◆ DEINE AUFGABE:
Schreibe aus dem Text zur Ökologisierung der Landwirtschaft alles von „Prof. Dr. Friedhelm“ bis hinunter zu „Bewirtschaftungssysteme einander anzunähern.“ wortgetreu ab.

◆ VORLIEGENDER TEXT:
━━━

In diesem Zusammenhang sei es sinnvoll, die Ökologisierung der Landwirtschaft kollektiv zu betrachten, so der Professor für Pflanzenernährung.

Zitate aus den Vorträgen

Prof. Dr. Alexander Wezel, ISARA, Lyon: „Regierungen und Politik sollten bei der Leistungsbewertung von Produktions- und Nahrungsmittelsystemen relevante Parameter berücksichtigen, inklusive deren Auswirkungen auf Umwelt und soziales Gefüge (z.B. ökologischer Fußabdruck). Viele agrarökologische Praktiken basieren auf der Nutzung der Biodiversität, und viele Landwirte nutzen diese auch schon in vielfältiger Art und Weise. Ökonomische Verbesserungen für Landwirte sind nachweisbar.“

Prof. Dr. Friedhelm Taube, Uni Kiel: „Wenn gleichermaßen hohe – nicht höchste – Produktionsleistungen und Umweltziele erreicht werden sollen, dann ist ein Paradigmenwechsel hin zur 'ökologischen Intensivierung' notwendig. 'Landwirtschaft 4.0' kann ein taktisches Werkzeug auf diesem Pfad sein, es ist nicht die strategische Lösung. Da wir am Beginn eines Transformationsprozesses stehen und nicht am Ende, ist es besser, ein nachhaltiges Wachstum im Ökolandbau und zusätzlich eine ökologische Intensivierung in sogenannten konventionellen Systemen anzustreben und beide Bewirtschaftungssysteme einander anzunähern.

━━━

◆ EINTRÄGE:
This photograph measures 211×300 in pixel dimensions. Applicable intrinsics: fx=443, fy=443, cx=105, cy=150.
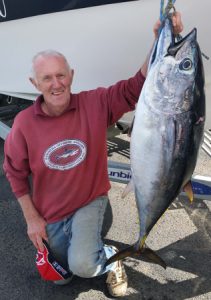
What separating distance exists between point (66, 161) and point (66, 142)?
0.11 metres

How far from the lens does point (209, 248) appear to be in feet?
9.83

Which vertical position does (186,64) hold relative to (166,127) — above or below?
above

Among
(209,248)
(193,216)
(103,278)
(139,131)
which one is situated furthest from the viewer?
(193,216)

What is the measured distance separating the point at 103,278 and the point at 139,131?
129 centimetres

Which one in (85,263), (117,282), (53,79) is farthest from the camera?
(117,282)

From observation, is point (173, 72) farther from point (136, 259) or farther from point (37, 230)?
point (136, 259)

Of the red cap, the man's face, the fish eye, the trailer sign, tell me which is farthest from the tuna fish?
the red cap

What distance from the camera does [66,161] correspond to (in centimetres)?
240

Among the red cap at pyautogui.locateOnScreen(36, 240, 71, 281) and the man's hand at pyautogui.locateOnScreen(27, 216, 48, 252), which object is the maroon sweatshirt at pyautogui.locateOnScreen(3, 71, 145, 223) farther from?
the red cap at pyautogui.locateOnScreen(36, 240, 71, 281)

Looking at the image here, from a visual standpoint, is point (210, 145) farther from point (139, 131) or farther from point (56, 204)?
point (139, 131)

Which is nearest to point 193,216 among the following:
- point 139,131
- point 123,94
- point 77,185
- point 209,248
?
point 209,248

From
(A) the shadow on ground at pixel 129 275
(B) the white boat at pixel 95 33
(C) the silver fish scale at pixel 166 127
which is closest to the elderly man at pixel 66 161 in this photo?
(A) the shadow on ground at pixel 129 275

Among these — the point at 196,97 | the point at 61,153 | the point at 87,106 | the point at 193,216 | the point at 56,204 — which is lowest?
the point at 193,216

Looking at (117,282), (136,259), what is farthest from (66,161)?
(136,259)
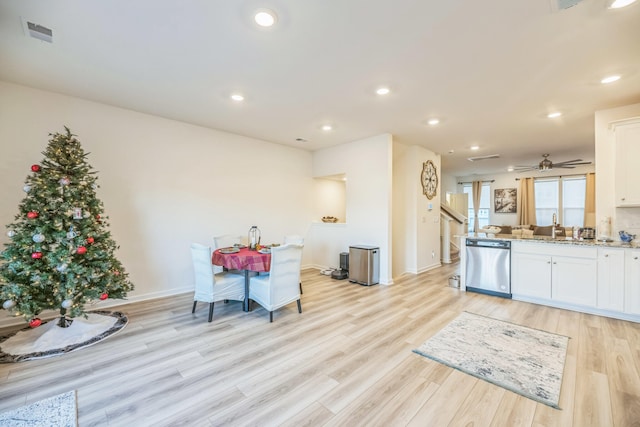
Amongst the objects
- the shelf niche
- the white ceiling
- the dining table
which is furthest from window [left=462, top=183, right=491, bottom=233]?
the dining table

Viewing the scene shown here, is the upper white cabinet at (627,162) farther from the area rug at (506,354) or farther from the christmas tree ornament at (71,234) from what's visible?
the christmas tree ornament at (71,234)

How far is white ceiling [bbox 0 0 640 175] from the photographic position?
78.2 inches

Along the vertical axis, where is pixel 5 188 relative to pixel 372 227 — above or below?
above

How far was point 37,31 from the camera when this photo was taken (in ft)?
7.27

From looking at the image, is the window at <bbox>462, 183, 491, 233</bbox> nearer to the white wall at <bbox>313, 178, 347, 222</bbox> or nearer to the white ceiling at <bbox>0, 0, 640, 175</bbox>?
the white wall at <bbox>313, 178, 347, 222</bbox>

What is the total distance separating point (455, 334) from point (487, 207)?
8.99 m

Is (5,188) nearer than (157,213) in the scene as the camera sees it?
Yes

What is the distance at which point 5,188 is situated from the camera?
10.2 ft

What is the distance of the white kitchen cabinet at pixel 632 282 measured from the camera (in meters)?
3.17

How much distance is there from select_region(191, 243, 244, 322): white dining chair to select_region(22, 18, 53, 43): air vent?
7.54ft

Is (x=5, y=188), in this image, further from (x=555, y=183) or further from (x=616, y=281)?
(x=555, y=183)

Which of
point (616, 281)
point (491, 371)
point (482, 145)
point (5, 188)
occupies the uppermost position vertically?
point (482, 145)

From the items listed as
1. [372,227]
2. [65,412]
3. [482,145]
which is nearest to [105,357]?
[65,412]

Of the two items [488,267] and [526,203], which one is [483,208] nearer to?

━━━

◆ LÖSUNG DER AUFGABE:
Prof. Dr. Friedhelm Taube, Uni Kiel: „Wenn gleichermaßen hohe – nicht höchste – Produktionsleistungen und Umweltziele erreicht werden sollen, dann ist ein Paradigmenwechsel hin zur 'ökologischen Intensivierung' notwendig. 'Landwirtschaft 4.0' kann ein taktisches Werkzeug auf diesem Pfad sein, es ist nicht die strategische Lösung. Da wir am Beginn eines Transformationsprozesses stehen und nicht am Ende, ist es besser, ein nachhaltiges Wachstum im Ökolandbau und zusätzlich eine ökologische Intensivierung in sogenannten konventionellen Systemen anzustreben und beide Bewirtschaftungssysteme einander anzunähern.